Re: [trunk] Addition to subreg section of rtl.text.

Richard Sandiford Thu, 20 Mar 2008 03:40:16 -0700

Sorry for snipping a lot, but I think the important bit was...

Joern Rennecke <[EMAIL PROTECTED]> writes:
> But the SUBREGS and ZERO_EXTRACTs should still mean the same with respect to
> selecting groups of bits.  You simply don't know which of them mean anything
> and what their positional value is, if any, but you shouldn't need to.
> So in that respect, it still behaves "as if" the natural byte order applies.


OK, so I think you're saying (here and elsewhere) that partial modes
behave "as if" their widths were rounded up to the next word boundary,
but that an unspecified collection of bits in the extended width will
read as undefined?  Thus just as:

  (set (subreg:HI (reg:QI ...) ...) (const_int 0))
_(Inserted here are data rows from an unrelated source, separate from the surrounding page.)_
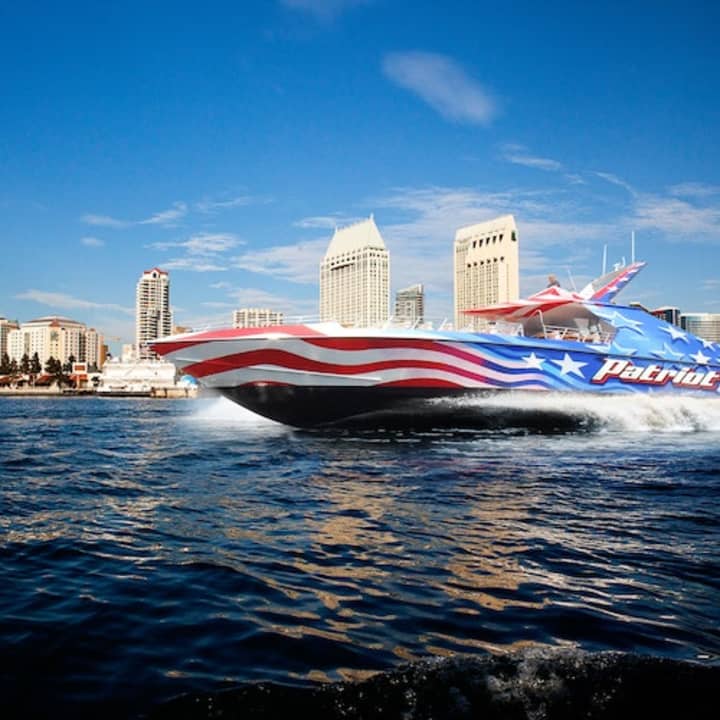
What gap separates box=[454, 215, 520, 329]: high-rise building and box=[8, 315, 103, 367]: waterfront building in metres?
116

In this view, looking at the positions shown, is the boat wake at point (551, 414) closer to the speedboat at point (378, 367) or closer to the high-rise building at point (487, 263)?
the speedboat at point (378, 367)

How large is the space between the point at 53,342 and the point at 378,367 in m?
189

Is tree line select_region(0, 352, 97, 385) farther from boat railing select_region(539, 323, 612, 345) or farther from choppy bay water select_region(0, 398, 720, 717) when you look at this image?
choppy bay water select_region(0, 398, 720, 717)

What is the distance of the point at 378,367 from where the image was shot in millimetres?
14398

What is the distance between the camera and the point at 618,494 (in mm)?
7656

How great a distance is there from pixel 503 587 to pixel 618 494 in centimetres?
412

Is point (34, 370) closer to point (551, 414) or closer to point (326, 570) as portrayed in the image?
point (551, 414)

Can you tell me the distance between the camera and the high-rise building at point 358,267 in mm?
83438

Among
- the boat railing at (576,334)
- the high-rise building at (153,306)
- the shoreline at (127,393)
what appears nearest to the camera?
the boat railing at (576,334)

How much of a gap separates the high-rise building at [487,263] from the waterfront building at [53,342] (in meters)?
116

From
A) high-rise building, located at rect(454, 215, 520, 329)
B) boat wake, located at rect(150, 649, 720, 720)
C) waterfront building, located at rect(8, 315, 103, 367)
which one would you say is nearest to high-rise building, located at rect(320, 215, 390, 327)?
high-rise building, located at rect(454, 215, 520, 329)

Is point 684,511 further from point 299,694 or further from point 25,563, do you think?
point 25,563

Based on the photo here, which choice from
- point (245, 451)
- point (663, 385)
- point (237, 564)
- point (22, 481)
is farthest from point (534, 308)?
point (237, 564)

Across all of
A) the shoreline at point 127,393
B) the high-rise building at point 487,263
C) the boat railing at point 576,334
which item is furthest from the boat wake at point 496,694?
the shoreline at point 127,393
does not guarantee that (subreg:HI (reg:QI ...) ...) has the value 0,
you're saying that, for any valid values of M and X:

  (set (subreg:M (reg:N ...) X) (const_int 0))

does not guarantee that (subreg:M (reg:N ...) ...) has the value 0
if N is a partial mode?

Sounds OK to me FWIW.  But we should spell this out in the
documentation.

>> Yes, MIPS is one such port, but we expressly forbid conversions
>> between full-width and partial-width modes for the very reason
>> given in mainline rtl.texi:
>> 
>>     It is also not valid to access a single word of a multi-word value in a
>>     hard register when less registers can hold the value than would be
>>     expected from its size.  For example, some 32-bit machines have
>>     floating-point registers that can hold an entire @code{DFmode} value.
>>     If register 10 were such a register @code{(subreg:SI (reg:DF 10) 4)}
>>     would be invalid because there is no way to convert that reference to
>>     a single machine register.  The reload pass prevents @code{subreg}
>>     expressions such as these from being formed.
>
> The reasoning there is flawed.  You could still identify a specific hard
> register when you are presented with a DFmode subreg of a DCmode or V2DFmode
> inner register.
> And @code{(subreg:SI (reg:DF 10) 0)} would be a natural way to express that
> you are using the floating point register as a 32 bit integer register,
> with writes clobbering the entire 64 bit of the register.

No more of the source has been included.